Spent some time in the shop this morning, and got the mortises chopped on the Shaker Dog Food Stand. It’s easy to forget just how much work it takes to do different things. Cutting four mortises in the top of this piece probably took, I don’t know for sure, but maybe an hour and a half. I’m sure I could ask my upstairs neighbors and they could tell me exactly how long I was banging away this Saturday morning (I piddled around doing other things before starting in on the mortises at 8 a.m.).
I started out by drilling small holes through at the four corners of each mortise. This step really wasn’t necessary: the tenons are wedged and quick pencil marks measuring the widths would have been good enough. This way though I had a chance to use my new hand drill.
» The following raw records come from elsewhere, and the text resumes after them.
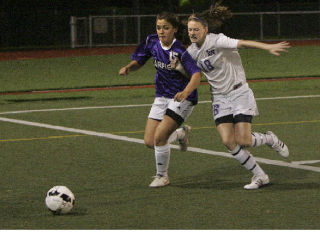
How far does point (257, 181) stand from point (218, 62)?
1.36m

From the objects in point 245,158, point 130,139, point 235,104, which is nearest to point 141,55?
point 235,104

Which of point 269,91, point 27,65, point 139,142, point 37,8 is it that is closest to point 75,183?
point 139,142

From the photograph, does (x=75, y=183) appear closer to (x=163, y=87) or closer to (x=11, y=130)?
(x=163, y=87)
I don’t think I’ve ever seen or read someone talk about doing this, but I always find myself cutting out the outline of my mortises (wide ones like these that are going to visible, anyway). I watch the way the wood splits to the sides of my chisel, and worry about it going past the outline of my mortise. I like to imagine that my cuts stop this from occurring.
Something I don’t know – hopefully in this photo you can see what I’m talking about: is there something I’m doing that causes the wood to rip away inside this joint? It won’t be visible, and the joint is surely strong enough to handle the strain, but I feel like this shouldn’t happen.
I am quickly getting to a point where I can’t imagine working without rasps. I used to get into these mortises with the chisel and make small adjustments so the tenons fit. With the rasp I have much more control over how much material I remove. It’s also much easier to tell if the surface I’m making is actually flat.
There’s still a lot to do yet, but the project is taking shape.